The idea of offering to keep things between us hidden flits through my brain but there is no way I can do that again, not even for somebody as amazing as Carter. I can’t make the same mistakes again and I deserve better than being somebody else's dirty little secret. Scrubbing a hand down my face I turn to the shower. One step at a time. Shower, food, then prepare to bleed myself dry in front of Carter and hope that he doesn’t look at me with the same disgust those guys had on their faces last night.
I watch Carter run to the kitchen the second he crosses the threshold a few hours later. He didn’t even see me sitting on the couch reading one of the books I found on the shelf in his bedroom when I went to gather up my clothes from last night. I guess if things keep going with us the way they did last night I should learn more about this Alpha/Omega kink he has. Not gonna lie, I’m invested. This is a good book, I wasn’t expecting so many sex scenes involving so many guys but I am not complaining. In fact, I’m being educated.
Carter is muttering to himself as he pulls first eggs then an open pack of bacon from the fridge before sniffing it. He looks oddly determined.
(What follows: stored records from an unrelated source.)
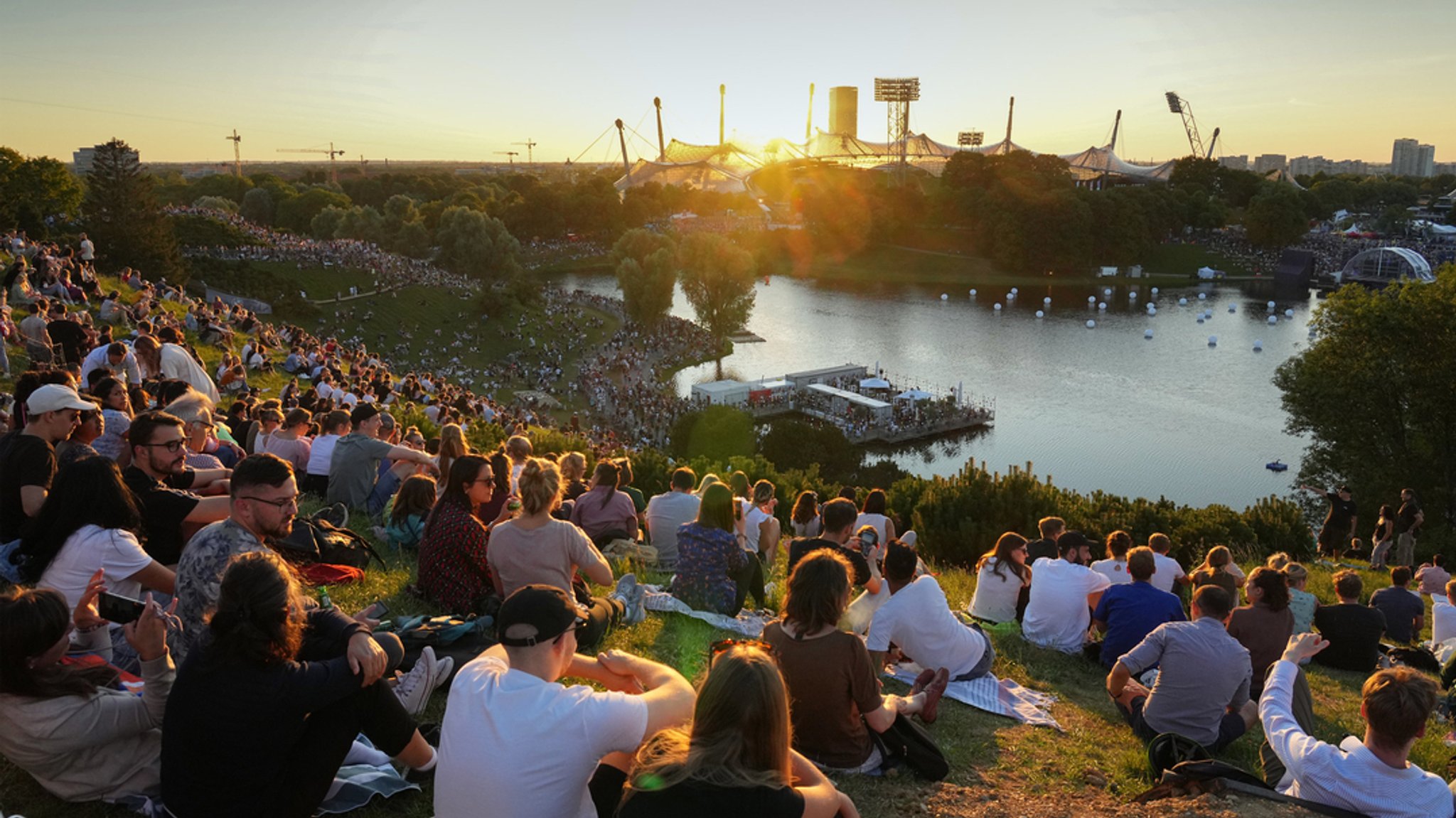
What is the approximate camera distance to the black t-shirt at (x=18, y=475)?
325cm

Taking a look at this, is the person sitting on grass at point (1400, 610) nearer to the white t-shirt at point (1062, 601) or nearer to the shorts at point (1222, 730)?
the white t-shirt at point (1062, 601)

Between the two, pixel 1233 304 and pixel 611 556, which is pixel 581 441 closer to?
pixel 611 556

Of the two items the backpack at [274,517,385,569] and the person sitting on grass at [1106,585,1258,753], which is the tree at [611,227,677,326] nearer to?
the backpack at [274,517,385,569]

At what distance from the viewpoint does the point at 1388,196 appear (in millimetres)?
87062

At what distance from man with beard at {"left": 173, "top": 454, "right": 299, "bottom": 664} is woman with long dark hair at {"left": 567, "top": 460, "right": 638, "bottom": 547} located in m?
2.71

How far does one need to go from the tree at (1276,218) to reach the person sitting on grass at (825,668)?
67829 mm

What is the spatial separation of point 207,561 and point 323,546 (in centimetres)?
178

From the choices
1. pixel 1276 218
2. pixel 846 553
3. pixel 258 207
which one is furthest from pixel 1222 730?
pixel 258 207

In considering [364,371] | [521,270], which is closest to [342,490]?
[364,371]

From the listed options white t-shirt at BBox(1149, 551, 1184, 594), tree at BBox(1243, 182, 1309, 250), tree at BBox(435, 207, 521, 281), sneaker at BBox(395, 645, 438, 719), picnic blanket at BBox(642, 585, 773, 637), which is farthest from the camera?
tree at BBox(1243, 182, 1309, 250)

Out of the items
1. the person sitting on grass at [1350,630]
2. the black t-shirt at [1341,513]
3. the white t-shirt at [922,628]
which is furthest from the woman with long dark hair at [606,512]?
the black t-shirt at [1341,513]

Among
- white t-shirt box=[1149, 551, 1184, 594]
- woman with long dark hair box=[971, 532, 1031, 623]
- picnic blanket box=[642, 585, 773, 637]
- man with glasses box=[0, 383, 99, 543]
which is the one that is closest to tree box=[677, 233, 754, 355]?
white t-shirt box=[1149, 551, 1184, 594]

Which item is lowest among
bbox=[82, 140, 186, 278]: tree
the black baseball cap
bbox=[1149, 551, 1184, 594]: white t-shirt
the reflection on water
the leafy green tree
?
the reflection on water

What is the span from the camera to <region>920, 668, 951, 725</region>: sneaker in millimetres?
3365
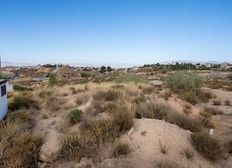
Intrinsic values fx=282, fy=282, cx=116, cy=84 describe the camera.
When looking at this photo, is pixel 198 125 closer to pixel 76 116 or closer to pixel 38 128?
pixel 76 116

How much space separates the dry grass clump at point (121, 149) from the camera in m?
8.40

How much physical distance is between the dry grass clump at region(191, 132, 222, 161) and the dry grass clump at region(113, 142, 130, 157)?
243 centimetres

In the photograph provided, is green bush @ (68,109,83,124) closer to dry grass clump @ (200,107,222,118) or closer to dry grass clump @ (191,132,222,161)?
dry grass clump @ (191,132,222,161)

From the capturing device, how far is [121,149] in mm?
8555

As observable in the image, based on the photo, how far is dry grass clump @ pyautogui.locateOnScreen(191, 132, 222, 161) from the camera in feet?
29.6

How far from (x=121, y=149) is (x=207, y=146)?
114 inches

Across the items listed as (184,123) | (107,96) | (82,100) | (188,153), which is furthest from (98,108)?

Instead of asking him why he's staring at the contents of his fridge so intently, I choose to ignore it. In the short time I have known Carter I've established that it's better to just let his strange idiosyncrasies go without question.
“How’s Gavin? I take it, you found him?” I ask as I approach the breakfast bar. He must really have been deep in thought because my question startles him and he drops the carton of eggs, the telltale cracking sound making me wince. “Shit, I’m sorry, man.”
“What are you sorry for? I’m the one who forgot to bring food back and now I’ve dropped the eggs. You are losing muscle as we speak.” His forlorn expression as he looks back down at the eggs makes me chuckle.
“If it makes you feel any better, I already ate some oatmeal earlier. I’m good for now. Why don’t you sit here and I’ll make you some toast and bacon?” I offer with a smile as I move around the breakfast bar to usher him to sit down. He must be shaken up. Finding out that your friend was drugged and the other missing would be a shock to anybody's system and now the adrenaline is dropping. Thankfully, he doesn’t fight me on it and sits down on the stool I just vacated.
“Yeah, we found him. I can’t say he's okay but I think he will be.” He releases a long breath then brings his eyes up to meet mine. “Can we talk?” he asks in the most serious tone I've heard from him to date. Even though I’ve been preparing for this conversation all morning I still feel every muscle in my body tense up as I bend down to clean up the broken eggs.
“Yeah, Tatts, we can talk. Let me get you some food first,” I promise and turn to the stove to start the bacon and to give myself just a few minutes to remember I got this.